Pertamina Jamin Stok LPG di Surabaya Aman
PT Pertamina (Persero) memastikan stok liquefied petroleum gas (LPG) di Surabaya, Jawa Timur, dalam kondisi aman dan mencukupi untuk memenuhi kebutuhan masyarakat serta pelaku usaha mikro, kecil, dan menengah (UMKM). Kepastian tersebut disampaikan usai Komisaris Utama PT Pertamina (Persero) Mochamad Iriawan meninjau langsung Stasiun Pengisian Bulk Elpiji (SPBE) Gubah, Surabaya, Sabtu (4/7/2026).
"Presiden Prabowo Subianto telah mengamanatkan dengan sangat jelas bahwa ketahanan energi tidak boleh ditawar. Hari ini, setelah sepekan menyisir wilayah Jatimbalinus, saya pastikan stok LPG untuk masyarakat dan pelaku UMKM di Surabaya aman. Kita wajib menjaga urat nadi ekonomi rakyat ini agar swasembada energi benar-benar dirasakan di tingkat akar rumput," kata Iriawan dalam keterangan pers.
Baca Juga:Pertamina Pastikan Kesiapan Pasokan Energi di Ujung Timur Jawa
Kunjungan tersebut menjadi penutup rangkaian Management Walkthrough (MWT) jajaran Pertamina yang berlangsung sejak 29 Juni 2026 di wilayah Jawa Timur, Bali, dan Nusa Tenggara (Jatimbalinus). Peninjauan dilakukan untuk memastikan keandalan pasokan energi, mulai dari bahan bakar minyak (BBM), avtur, hingga LPG.

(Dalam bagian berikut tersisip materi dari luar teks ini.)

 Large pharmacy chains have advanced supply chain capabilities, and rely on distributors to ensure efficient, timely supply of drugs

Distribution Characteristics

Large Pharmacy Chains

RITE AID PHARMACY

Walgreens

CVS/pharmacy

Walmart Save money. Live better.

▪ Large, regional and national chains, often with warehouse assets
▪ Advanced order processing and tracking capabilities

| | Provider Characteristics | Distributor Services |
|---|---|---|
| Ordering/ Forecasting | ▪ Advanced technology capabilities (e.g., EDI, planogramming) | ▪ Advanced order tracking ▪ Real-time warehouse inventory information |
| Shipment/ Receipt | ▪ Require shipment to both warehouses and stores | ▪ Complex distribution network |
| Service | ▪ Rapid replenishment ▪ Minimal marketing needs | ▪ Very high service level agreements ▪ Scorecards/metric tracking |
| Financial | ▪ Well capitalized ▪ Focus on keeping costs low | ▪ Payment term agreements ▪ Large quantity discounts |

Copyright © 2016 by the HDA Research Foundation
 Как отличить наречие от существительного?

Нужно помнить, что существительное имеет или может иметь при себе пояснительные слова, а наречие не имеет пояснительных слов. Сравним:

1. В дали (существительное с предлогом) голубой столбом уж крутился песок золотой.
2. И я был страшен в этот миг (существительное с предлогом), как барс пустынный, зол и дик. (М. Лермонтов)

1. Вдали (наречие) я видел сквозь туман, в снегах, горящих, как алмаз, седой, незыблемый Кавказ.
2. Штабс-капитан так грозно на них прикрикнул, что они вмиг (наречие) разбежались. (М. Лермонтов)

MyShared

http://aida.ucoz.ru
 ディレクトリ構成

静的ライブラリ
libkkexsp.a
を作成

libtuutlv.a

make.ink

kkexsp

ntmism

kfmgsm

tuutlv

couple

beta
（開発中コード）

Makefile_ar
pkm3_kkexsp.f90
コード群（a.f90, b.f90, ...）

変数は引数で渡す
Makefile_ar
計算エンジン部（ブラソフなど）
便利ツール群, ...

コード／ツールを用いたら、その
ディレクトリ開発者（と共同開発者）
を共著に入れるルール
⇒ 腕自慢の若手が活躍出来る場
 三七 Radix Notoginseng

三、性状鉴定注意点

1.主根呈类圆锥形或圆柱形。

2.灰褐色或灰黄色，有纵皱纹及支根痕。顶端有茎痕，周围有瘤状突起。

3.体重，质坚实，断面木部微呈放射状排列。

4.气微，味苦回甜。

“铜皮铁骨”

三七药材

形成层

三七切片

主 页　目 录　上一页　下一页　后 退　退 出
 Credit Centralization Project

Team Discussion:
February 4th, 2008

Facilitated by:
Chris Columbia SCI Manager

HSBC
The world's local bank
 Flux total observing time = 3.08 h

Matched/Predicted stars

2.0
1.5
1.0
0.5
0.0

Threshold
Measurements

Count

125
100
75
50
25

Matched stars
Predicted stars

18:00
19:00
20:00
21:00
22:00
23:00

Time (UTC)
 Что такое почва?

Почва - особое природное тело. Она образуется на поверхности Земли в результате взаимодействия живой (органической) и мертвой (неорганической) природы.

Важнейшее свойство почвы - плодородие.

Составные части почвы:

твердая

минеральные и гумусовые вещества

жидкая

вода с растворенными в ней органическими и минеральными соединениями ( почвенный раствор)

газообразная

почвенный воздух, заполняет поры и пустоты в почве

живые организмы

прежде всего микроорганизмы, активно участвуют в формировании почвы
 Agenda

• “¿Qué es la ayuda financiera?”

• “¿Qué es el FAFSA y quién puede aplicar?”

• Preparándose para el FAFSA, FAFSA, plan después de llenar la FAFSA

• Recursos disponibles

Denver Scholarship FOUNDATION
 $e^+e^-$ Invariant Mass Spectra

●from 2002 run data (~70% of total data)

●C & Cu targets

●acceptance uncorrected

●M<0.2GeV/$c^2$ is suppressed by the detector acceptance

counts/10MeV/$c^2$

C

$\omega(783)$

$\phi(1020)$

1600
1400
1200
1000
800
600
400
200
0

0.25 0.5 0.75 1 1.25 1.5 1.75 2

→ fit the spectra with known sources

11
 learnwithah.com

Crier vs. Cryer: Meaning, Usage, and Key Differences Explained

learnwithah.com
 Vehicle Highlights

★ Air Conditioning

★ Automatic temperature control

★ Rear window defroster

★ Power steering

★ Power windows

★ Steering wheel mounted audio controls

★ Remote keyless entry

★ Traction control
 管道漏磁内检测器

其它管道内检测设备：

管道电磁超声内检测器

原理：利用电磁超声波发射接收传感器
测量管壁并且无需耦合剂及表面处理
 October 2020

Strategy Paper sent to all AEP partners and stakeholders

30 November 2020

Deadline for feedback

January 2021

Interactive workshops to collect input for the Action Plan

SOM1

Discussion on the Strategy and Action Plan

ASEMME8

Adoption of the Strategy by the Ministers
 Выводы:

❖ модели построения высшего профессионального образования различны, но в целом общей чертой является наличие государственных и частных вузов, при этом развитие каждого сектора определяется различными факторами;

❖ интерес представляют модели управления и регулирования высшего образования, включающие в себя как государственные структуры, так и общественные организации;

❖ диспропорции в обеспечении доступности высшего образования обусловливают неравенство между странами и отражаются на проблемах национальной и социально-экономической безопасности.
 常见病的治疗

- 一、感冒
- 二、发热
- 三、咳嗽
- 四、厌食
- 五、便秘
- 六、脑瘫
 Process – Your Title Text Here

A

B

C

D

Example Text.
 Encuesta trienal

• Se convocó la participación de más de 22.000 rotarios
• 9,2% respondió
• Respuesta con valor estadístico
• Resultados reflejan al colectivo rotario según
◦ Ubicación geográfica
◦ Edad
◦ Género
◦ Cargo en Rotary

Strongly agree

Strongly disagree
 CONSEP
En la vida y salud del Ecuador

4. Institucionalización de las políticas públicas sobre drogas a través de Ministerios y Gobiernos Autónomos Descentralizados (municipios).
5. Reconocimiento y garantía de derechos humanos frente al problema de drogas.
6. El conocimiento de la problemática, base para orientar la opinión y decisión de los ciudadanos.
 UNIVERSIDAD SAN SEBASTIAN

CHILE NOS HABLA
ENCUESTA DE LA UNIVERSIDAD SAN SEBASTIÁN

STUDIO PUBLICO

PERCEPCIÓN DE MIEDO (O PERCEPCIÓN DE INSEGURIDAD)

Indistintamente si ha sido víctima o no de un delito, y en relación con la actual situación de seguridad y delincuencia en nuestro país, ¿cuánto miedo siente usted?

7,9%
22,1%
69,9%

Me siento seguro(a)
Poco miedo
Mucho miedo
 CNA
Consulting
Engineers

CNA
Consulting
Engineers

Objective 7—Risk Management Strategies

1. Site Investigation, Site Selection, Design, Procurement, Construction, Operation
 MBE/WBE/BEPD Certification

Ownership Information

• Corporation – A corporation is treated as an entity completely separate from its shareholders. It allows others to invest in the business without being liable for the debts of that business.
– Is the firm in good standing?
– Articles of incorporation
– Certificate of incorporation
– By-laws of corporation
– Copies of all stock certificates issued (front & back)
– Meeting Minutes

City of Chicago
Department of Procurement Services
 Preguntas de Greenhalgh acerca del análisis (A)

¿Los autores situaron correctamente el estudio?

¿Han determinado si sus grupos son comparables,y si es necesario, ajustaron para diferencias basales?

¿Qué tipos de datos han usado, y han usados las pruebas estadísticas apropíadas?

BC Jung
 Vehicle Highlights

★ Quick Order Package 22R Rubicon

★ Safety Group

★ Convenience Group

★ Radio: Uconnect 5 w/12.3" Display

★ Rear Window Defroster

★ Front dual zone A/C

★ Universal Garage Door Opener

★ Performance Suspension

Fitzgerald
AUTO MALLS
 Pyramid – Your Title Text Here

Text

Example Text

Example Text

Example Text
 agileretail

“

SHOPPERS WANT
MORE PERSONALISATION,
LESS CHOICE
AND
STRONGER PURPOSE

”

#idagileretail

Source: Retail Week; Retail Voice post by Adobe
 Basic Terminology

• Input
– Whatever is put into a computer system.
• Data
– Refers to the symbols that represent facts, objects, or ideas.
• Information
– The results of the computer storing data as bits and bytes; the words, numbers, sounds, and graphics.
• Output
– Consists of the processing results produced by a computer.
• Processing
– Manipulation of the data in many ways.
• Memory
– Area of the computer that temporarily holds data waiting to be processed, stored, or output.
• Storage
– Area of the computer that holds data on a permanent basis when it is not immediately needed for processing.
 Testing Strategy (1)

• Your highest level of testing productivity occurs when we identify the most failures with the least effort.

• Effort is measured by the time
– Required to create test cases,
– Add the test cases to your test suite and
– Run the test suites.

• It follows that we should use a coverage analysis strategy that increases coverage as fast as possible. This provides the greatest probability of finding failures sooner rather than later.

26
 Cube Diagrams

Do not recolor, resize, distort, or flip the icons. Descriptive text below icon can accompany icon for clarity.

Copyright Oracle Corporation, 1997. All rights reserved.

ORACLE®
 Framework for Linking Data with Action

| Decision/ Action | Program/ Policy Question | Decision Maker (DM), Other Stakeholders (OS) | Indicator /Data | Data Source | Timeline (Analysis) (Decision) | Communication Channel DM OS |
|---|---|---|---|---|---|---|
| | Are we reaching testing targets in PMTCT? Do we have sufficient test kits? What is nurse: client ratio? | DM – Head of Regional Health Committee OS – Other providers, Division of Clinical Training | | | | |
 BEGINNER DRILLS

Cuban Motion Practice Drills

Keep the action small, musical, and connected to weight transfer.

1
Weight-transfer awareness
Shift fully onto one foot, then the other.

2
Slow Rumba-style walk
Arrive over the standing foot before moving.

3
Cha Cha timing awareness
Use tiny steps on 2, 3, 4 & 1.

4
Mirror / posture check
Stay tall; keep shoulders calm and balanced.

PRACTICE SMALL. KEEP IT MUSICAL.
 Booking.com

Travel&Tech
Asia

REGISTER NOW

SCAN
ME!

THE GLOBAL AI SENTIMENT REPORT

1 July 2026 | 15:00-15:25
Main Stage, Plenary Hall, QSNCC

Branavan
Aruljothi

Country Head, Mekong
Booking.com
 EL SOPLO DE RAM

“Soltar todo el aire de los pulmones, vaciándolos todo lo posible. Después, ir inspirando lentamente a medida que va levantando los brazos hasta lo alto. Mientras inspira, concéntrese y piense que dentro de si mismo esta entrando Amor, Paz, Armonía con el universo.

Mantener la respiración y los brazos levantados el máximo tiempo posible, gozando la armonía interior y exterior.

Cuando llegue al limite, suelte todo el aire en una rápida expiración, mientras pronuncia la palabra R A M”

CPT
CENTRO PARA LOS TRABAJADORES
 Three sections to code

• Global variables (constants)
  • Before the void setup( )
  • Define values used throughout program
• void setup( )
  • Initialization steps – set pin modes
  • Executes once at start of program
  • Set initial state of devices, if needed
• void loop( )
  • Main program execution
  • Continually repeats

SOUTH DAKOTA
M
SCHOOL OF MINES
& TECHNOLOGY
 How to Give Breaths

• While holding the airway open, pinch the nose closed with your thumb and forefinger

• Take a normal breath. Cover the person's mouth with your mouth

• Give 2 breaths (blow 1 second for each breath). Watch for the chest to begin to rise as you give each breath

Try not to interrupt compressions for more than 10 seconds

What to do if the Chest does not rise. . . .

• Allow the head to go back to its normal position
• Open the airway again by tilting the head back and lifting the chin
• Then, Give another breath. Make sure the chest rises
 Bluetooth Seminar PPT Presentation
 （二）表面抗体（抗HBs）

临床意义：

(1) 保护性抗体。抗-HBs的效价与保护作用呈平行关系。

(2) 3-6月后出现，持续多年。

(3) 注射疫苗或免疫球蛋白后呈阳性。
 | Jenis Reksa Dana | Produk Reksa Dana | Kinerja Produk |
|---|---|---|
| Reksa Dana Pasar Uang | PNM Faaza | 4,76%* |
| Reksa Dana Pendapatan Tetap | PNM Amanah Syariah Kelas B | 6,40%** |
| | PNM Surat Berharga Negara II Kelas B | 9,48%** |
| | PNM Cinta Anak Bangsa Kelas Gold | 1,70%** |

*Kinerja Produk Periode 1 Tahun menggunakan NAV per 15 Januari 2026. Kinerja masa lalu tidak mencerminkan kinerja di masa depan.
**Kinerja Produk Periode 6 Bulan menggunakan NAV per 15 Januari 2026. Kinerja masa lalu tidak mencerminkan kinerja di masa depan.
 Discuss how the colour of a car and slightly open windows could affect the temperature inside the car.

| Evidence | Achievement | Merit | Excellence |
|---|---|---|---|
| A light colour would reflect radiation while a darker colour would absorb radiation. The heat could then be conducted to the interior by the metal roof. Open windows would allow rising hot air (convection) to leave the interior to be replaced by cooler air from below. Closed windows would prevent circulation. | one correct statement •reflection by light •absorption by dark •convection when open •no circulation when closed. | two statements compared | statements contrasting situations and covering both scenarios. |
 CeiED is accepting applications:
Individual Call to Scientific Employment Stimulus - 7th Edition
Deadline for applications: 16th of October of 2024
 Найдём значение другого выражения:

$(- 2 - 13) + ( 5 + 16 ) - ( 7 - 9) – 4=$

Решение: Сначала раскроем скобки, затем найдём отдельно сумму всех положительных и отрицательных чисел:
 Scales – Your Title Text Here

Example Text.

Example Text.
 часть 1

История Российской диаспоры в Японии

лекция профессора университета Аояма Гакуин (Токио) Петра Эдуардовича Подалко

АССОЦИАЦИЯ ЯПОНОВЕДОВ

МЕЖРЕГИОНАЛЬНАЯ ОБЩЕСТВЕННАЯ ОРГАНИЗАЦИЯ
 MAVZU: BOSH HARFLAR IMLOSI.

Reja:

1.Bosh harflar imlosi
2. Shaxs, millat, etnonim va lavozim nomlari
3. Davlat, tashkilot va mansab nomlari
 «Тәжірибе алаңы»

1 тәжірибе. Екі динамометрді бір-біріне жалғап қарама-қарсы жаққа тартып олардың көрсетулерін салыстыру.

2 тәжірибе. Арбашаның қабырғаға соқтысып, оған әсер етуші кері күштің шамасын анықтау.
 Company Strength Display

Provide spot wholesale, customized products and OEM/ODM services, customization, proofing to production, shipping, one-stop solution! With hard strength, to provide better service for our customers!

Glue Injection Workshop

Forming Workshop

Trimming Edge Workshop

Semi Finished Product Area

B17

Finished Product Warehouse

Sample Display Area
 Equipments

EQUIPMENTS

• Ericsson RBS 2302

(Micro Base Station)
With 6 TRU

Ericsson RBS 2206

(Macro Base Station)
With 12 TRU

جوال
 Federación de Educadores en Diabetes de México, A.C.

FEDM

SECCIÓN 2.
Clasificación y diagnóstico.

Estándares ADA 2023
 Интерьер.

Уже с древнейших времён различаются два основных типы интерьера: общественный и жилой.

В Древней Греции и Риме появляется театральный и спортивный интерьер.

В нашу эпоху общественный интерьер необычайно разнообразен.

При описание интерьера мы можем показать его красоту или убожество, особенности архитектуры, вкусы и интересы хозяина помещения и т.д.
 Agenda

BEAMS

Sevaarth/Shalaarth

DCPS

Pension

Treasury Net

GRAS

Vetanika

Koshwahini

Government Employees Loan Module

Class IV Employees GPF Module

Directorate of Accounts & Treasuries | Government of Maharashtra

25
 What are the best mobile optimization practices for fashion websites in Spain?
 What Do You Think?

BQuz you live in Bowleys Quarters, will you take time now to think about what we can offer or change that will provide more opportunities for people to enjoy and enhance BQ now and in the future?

Menurut Pertamina, langkah tersebut merupakan bagian dari upaya perusahaan dalam menjaga ketahanan energi nasional sekaligus menjalankan arahan pemerintah terkait penguatan swasembada energi.
SPBE Gubah memiliki peran penting sebagai salah satu penopang distribusi LPG di sektor hilir. Fasilitas tersebut menjadi bagian dari rantai pasok energi yang melayani kebutuhan rumah tangga, pangkalan LPG, hingga sektor UMKM di Surabaya dan sekitarnya.
Dalam kunjungan itu, Iriawan juga memberikan apresiasi kepada jajaran manajemen dan pekerja Pertamina yang dinilai menjaga operasional distribusi energi tetap berjalan optimal. Manajemen perusahaan menekankan pentingnya disiplin dan pengawasan distribusi untuk mengantisipasi potensi gangguan pasokan di masyarakat.
Baca Juga:Pertamina Pangkas 31 Anak Usaha Sepanjang Semester I 2026
Komisaris Utama Pertamina didampingi sejumlah pejabat perusahaan, antara lain Direktur Armada Logistik SHD Arif Yunianto, Executive General Manager Jatimbalinus Iwan Yudha Wibawa, Group Head Operation Bimo Sagus Ariyanto, serta Manager Retail Jatimbalinus Daniel.
Dengan berakhirnya agenda Management Walkthrough di Surabaya, Pertamina menegaskan komitmennya untuk terus memperkuat pengawasan dan keandalan infrastruktur energi guna mendukung ketahanan energi nasional dan menjaga stabilitas pasokan bagi masyarakat.